What is needed – Copy exactly the lines of the records below, and only those lines, beginning with the line that contains "[citizen-science consensus label]" and ending with the line that contains "scientific name: Procyon lotor".

Stored data:
########################################

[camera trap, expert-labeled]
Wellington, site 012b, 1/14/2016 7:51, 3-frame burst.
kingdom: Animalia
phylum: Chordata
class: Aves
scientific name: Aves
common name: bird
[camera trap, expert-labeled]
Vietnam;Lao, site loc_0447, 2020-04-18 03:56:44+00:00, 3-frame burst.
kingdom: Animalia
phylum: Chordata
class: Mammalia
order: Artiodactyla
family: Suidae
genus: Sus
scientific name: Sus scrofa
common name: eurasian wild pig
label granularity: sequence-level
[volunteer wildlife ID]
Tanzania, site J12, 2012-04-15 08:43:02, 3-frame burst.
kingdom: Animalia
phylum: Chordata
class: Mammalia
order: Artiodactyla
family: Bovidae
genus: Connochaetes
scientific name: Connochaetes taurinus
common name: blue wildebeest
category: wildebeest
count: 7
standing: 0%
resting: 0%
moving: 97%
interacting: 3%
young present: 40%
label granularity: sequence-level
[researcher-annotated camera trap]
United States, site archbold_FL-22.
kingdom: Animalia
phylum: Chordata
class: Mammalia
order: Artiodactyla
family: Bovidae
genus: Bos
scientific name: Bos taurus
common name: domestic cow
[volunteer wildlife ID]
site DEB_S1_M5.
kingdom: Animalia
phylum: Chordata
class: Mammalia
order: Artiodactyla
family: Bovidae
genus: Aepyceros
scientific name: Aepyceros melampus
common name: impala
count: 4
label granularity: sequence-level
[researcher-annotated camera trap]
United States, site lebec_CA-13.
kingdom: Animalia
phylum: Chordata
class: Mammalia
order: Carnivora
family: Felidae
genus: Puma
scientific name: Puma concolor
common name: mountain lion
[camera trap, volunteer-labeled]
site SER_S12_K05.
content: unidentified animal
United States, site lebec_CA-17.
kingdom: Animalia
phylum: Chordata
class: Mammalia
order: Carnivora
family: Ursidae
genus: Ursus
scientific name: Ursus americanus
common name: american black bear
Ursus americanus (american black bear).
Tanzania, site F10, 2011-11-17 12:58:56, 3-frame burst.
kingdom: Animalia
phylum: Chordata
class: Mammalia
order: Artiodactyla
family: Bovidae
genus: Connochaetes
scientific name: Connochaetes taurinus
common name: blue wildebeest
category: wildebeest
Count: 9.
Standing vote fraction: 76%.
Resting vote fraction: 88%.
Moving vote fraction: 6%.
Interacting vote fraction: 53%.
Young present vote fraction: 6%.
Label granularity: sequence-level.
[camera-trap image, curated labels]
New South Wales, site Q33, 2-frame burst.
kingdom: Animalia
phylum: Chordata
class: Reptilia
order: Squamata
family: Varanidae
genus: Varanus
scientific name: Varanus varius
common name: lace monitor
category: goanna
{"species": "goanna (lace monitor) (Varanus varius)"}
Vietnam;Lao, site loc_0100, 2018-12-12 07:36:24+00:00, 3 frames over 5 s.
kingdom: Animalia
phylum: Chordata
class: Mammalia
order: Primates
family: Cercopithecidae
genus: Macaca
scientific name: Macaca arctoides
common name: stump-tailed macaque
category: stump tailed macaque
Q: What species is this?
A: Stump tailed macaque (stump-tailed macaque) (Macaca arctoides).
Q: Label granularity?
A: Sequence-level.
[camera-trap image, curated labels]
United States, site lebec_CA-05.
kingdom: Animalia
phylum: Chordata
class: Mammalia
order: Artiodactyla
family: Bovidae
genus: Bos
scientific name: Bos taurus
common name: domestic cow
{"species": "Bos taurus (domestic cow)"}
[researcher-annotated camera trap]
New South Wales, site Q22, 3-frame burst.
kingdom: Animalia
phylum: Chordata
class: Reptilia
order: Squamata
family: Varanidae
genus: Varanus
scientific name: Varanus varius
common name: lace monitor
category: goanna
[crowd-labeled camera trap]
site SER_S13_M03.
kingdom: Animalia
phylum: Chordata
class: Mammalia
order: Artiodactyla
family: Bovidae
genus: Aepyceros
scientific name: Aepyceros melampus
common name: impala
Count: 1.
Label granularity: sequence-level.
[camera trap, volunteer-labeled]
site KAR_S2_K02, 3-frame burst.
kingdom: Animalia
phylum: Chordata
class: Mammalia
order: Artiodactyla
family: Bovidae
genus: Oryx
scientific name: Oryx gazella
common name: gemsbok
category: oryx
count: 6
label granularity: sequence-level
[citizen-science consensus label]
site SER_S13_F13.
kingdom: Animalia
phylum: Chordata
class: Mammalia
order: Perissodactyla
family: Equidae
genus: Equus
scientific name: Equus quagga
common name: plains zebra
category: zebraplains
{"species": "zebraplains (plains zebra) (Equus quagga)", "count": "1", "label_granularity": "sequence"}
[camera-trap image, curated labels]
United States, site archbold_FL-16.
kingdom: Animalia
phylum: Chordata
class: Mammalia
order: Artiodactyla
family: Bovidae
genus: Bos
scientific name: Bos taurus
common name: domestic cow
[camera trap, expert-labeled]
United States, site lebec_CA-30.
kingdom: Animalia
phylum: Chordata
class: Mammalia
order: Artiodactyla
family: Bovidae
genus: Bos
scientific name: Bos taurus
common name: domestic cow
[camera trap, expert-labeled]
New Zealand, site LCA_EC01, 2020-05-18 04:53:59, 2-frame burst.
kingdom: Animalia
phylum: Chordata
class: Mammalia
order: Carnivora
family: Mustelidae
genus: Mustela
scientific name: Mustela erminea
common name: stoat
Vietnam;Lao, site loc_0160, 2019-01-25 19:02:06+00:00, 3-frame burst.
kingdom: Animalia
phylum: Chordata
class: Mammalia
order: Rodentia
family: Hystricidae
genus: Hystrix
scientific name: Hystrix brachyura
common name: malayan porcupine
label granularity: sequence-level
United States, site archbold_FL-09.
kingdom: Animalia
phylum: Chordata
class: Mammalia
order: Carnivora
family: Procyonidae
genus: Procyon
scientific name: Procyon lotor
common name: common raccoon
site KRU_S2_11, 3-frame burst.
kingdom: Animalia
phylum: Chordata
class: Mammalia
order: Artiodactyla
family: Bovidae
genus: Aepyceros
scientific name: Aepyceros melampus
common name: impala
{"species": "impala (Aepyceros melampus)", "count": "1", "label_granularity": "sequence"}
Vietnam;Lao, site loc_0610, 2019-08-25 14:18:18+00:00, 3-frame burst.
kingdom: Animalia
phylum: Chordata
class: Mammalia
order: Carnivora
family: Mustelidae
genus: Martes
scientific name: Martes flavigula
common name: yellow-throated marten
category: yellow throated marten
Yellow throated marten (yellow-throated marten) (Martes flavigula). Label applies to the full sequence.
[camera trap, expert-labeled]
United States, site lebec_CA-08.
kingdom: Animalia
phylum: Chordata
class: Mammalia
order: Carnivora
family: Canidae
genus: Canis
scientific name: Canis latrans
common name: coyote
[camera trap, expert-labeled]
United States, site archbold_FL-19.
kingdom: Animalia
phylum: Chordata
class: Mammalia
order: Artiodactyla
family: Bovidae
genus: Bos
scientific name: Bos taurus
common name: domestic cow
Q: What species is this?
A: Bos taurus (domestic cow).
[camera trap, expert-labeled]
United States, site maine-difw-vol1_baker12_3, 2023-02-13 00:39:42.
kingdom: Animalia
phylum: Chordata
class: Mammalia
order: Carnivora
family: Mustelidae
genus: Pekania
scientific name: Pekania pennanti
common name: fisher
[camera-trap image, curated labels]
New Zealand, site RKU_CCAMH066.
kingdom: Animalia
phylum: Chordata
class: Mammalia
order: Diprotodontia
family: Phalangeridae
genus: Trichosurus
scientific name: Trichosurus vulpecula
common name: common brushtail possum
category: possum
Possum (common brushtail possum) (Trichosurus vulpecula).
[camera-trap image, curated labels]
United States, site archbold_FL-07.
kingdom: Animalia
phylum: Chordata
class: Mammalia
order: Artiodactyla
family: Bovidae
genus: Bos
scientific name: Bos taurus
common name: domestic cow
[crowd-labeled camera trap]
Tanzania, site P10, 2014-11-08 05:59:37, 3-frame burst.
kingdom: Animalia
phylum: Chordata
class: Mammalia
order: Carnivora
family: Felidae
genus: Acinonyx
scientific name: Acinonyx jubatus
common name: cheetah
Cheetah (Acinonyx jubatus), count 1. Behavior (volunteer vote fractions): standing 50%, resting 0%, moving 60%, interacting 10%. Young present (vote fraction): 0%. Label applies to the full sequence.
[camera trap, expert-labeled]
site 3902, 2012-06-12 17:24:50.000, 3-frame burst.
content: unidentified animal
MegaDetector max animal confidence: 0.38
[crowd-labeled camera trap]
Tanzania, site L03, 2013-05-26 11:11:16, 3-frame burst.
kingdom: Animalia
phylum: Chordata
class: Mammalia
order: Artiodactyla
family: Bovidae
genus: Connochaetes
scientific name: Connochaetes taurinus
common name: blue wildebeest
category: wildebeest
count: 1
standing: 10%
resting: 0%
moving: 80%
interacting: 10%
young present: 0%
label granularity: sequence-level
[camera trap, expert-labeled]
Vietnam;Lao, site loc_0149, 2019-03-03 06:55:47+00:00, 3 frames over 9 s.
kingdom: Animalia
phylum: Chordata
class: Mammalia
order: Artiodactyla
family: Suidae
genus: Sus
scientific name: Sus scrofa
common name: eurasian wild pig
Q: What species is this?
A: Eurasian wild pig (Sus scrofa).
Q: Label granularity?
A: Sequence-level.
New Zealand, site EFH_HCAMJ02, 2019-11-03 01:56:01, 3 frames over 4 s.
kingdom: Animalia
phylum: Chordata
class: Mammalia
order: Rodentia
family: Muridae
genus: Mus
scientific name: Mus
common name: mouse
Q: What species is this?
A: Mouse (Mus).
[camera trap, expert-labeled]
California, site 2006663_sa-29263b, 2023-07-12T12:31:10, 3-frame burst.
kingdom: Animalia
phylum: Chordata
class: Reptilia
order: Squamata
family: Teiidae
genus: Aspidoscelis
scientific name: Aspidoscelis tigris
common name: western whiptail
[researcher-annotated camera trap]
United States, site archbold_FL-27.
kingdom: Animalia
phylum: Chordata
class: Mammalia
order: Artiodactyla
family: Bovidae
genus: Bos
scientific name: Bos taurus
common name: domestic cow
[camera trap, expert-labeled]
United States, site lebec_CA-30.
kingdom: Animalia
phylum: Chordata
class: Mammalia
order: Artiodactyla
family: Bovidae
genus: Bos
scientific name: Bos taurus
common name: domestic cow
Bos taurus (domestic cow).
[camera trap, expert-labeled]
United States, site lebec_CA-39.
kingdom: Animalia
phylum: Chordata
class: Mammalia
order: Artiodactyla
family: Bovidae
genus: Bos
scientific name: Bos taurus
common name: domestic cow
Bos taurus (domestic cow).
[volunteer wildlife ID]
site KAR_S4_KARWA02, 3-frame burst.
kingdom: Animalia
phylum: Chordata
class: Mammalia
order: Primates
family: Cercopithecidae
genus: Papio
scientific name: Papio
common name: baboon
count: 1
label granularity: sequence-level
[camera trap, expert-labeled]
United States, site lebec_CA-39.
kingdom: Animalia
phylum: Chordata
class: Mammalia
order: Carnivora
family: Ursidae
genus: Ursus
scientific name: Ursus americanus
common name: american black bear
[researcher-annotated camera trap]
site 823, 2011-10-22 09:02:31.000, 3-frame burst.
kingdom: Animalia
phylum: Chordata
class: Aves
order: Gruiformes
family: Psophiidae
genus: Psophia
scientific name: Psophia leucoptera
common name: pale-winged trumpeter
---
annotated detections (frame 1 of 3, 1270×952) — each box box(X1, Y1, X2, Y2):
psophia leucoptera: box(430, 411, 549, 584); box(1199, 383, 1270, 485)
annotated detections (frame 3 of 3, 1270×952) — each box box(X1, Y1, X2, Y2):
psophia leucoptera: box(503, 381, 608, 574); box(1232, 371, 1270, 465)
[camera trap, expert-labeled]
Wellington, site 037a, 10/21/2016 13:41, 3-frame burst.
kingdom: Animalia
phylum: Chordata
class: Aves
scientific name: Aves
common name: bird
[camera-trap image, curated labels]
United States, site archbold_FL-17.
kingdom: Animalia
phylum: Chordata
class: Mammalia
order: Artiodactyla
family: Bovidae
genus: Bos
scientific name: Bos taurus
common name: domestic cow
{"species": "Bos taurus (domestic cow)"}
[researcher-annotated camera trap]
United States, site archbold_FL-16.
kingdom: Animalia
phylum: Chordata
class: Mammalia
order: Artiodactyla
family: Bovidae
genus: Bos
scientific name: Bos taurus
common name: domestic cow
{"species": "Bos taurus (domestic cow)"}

########################################

Output for this exercise –
[citizen-science consensus label]
site SER_S13_F13.
kingdom: Animalia
phylum: Chordata
class: Mammalia
order: Perissodactyla
family: Equidae
genus: Equus
scientific name: Equus quagga
common name: plains zebra
category: zebraplains
{"species": "zebraplains (plains zebra) (Equus quagga)", "count": "1", "label_granularity": "sequence"}
[camera-trap image, curated labels]
United States, site archbold_FL-16.
kingdom: Animalia
phylum: Chordata
class: Mammalia
order: Artiodactyla
family: Bovidae
genus: Bos
scientific name: Bos taurus
common name: domestic cow
[camera trap, expert-labeled]
United States, site lebec_CA-30.
kingdom: Animalia
phylum: Chordata
class: Mammalia
order: Artiodactyla
family: Bovidae
genus: Bos
scientific name: Bos taurus
common name: domestic cow
[camera trap, expert-labeled]
New Zealand, site LCA_EC01, 2020-05-18 04:53:59, 2-frame burst.
kingdom: Animalia
phylum: Chordata
class: Mammalia
order: Carnivora
family: Mustelidae
genus: Mustela
scientific name: Mustela erminea
common name: stoat
Vietnam;Lao, site loc_0160, 2019-01-25 19:02:06+00:00, 3-frame burst.
kingdom: Animalia
phylum: Chordata
class: Mammalia
order: Rodentia
family: Hystricidae
genus: Hystrix
scientific name: Hystrix brachyura
common name: malayan porcupine
label granularity: sequence-level
United States, site archbold_FL-09.
kingdom: Animalia
phylum: Chordata
class: Mammalia
order: Carnivora
family: Procyonidae
genus: Procyon
scientific name: Procyon lotor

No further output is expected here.